Less than half the students who enrolled at Gavilan College with the intent to transfer to a four-year college or earn an associate’s degree or certificate actually achieve their goals.

According to the state’s 2009 accountability report for community colleges, 46.4 percent of first-year Gavilan students who expressed a desire to transfer to a university or earn an associate’s degree or a certificate reached their goal within six years. That percentage is down from 49.8 percent the previous year and 52 percent the year before that. Gavilan’s percentage also lags behind the state’s 51.8 percent of community college students who reach their initial goals within six years.

Gavilan’s Vice President of Instructional Services Kathleen Rose said she wasn’t worried by the statistic, “but it’s a bit of a call to action.” Part of the problem is that Gavilan “doesn’t do a good job” of capturing the reasons why students drop out, withdraw from classes or fail to reach their goals, Rose said.

“We have to, of course, continually monitor these trends,” she said. “I think that would help.”

“It’s a challenge to be a student these days,” she added.

By connecting with counselors and staying abreast of graduation and admissions requirements, students can better reach their goals, she said.

“Most importantly, before making that decision to withdraw or walk away, having that critical conversation with academic counselors is key,” Rose said. “Despite the fact that our enrollment has increased, we’re still a small school and can provide that individual service students may not have at the four-year level.”

The state also posted its 2010 draft accountability report to the California Community Colleges Chancellor’s Office Web site with similar numbers but that data is still subject to change pending corrections colleges are allowed to submit up to Dec. 1. The Chancellor’s Office expects to finalize the 2010 report by March.

In the last six years, the number of students enrolled in the California State University and University of California systems who attended California community colleges rose steadily.

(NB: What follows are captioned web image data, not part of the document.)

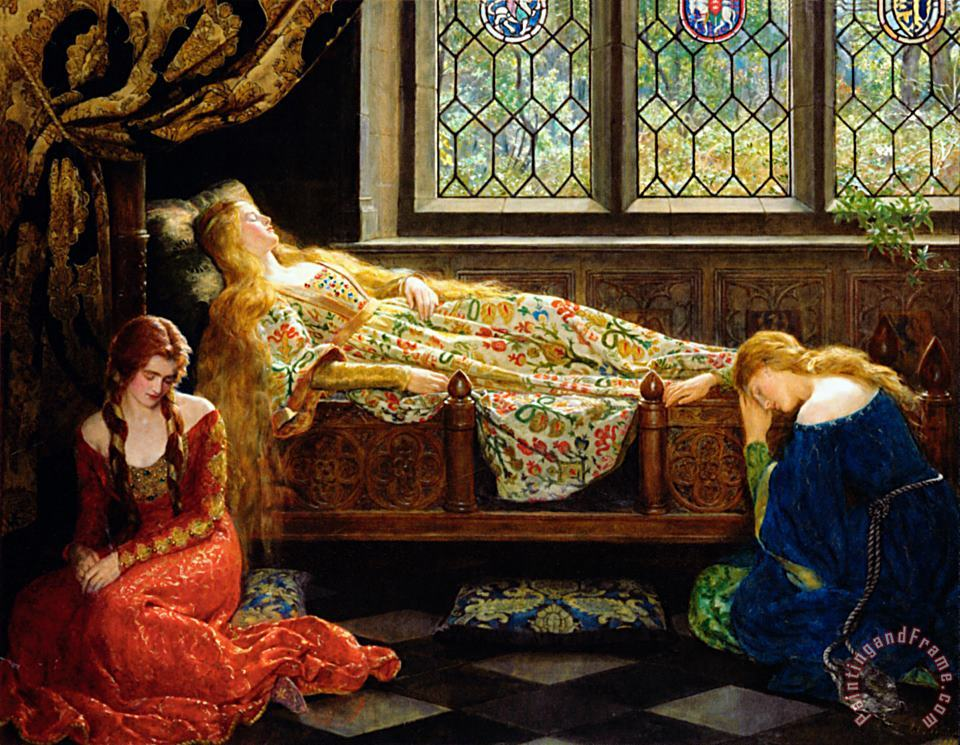 The Sleeping Beauty painting - John Collier The Sleeping Beauty Art Print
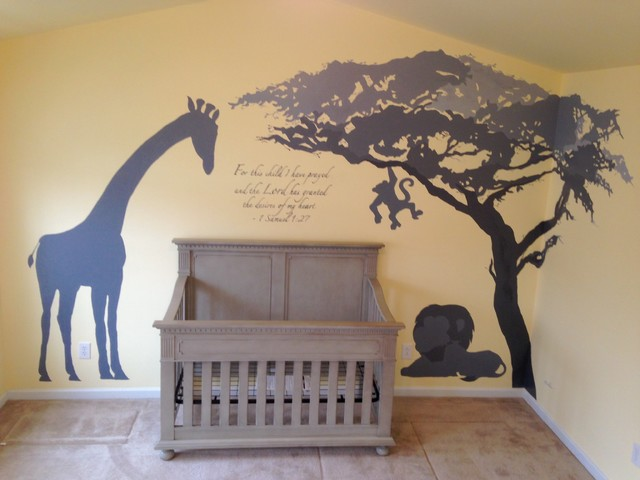 African Savannah Nursery Mural In Tones Of Gray Contemporary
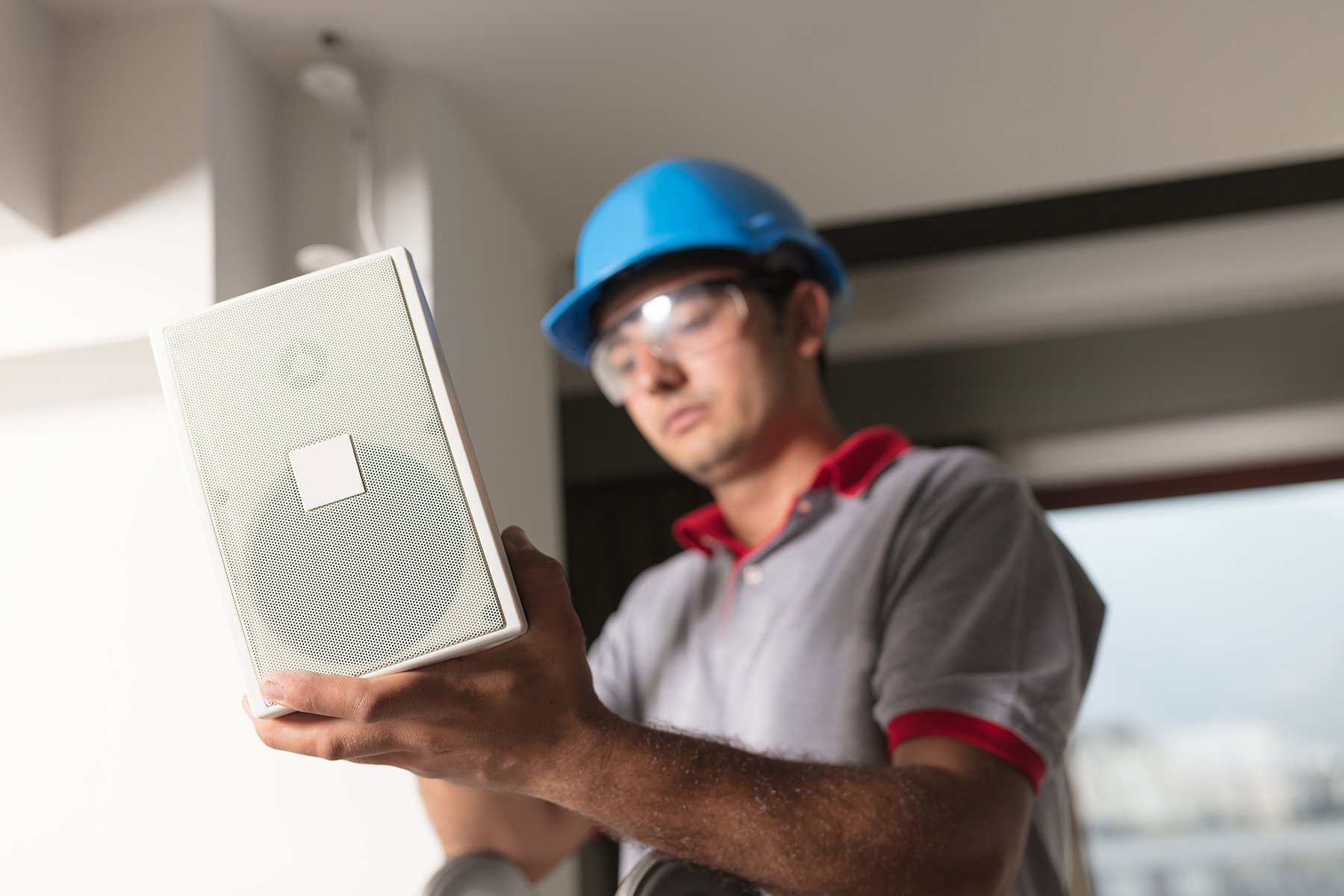 Hire a professional installer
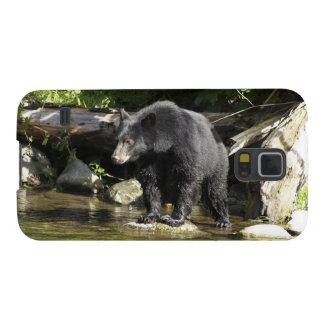 Wild lebende Tiere tragen Tier-Liebhaber Entwurf Samsung Galaxy S5 Cover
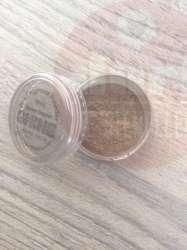shine embossingpoeder koper bruin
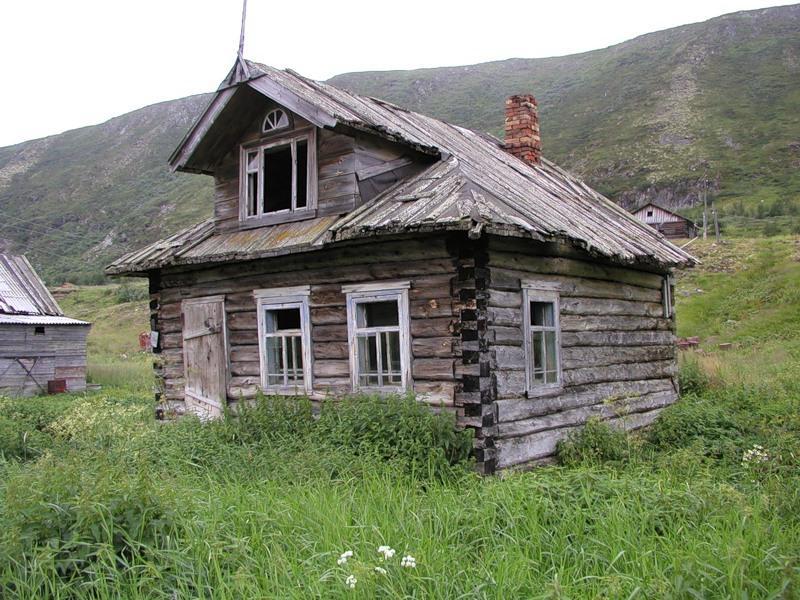 http://www.stihi.ru/pics/2010/06/21/216.jpg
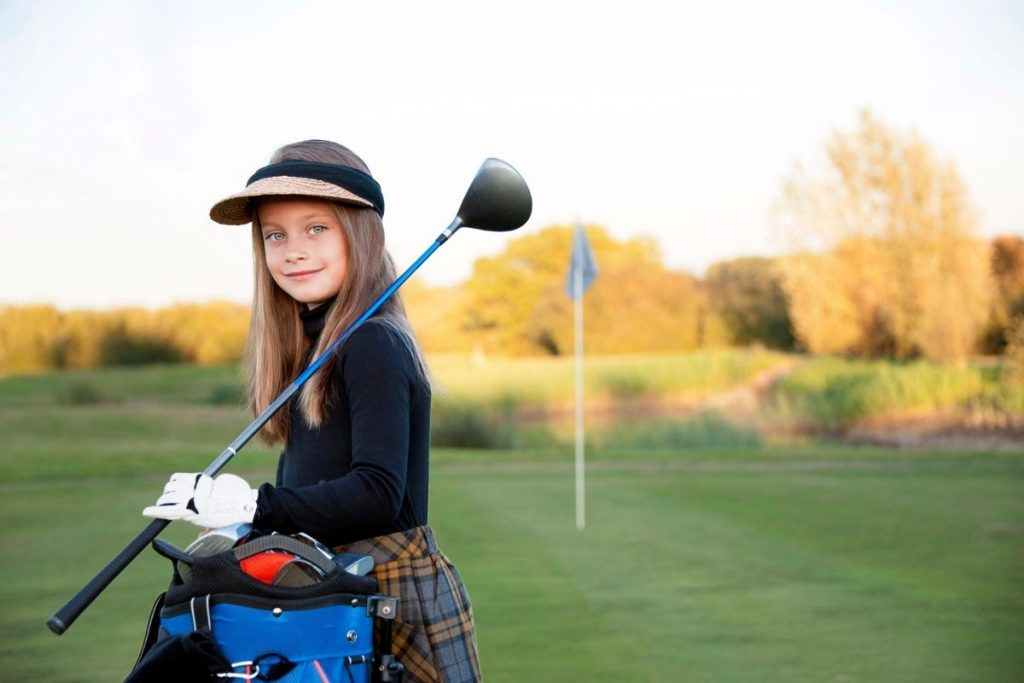 The benefits of golfing for kids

Since university enrollment also increased, the percentage of students who previously attended community colleges hovered at 46 percent, with more community college students gravitating toward the CSU, rather than the UC, system, according to the report.

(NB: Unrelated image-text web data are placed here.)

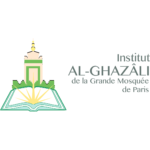 Institut Al-Ghazali Grande Mosquée de Paris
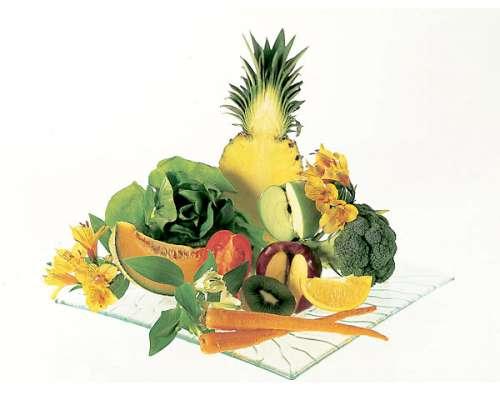 27-dieta-depurativa-1-7897549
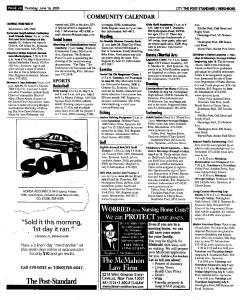 Syracuse Post Standard, June 16, 2005, Page 489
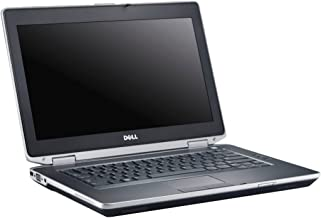Best dell latitude 14 e6430 i5 2.6 ghz Reviews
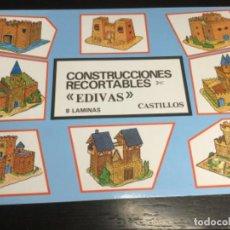 Coleccionismo Recortables: ÁLBUM 8 LÁMINAS DE CASTILLOS — RECORTABLES EDIVAS - (REF. 29). Lote 199250318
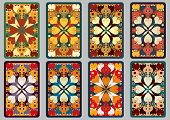 picture of iranian  - Collection retro cards - JPG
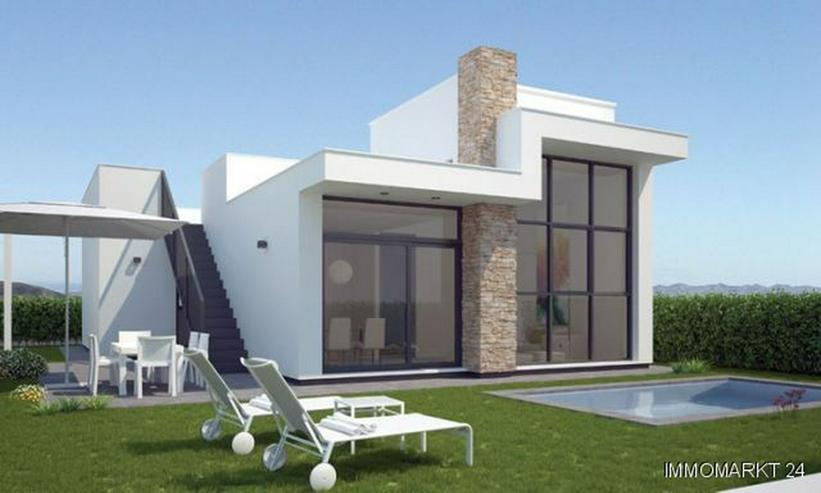 Moderne Design-Villen mit 3 Schlafzimmern und Privatpools - Haus kaufen - Bild 1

With the state university systems limiting their freshman enrollment in recent years, Gavilan is seeing unprecedented growth, President Steve Kinsella said.

“We are just stuffed,” Kinsella said. “When the economy is strong and jobs are plentiful, students take fewer units and delay the completion of their education program to work. When the economy starts to decline, they come back to take the additional courses that will make them more competitive in the marketplace.”

If the success rate of Gavilan and other community colleges remains the same, there will be more students looking to get into fewer spots at state universities in the coming years.

Thanks to budget cuts, state universities reduced their freshman classes by 10 percent for the current school year and Gavilan cut its course offerings significantly. As a result, “many students who wish to attend college may not be able to find what they need,” said Gavilan spokeswoman Jan Bernstein Chargin.

Although students are asked to indicate their educational intent on their application to Gavilan, many are not ready to make that decision and end up revising their academic goals anyway, Bernstein Chargin said.

“Very honestly, if a student accomplishes their goal in a longer period of time, we still feel that that student has succeeded,” she said. “I think a lot of people in community colleges are here specifically because their lives do not accommodate the traditional student track, meaning that they don’t have the money and family support to dedicate themselves full-time to their studies for several years.”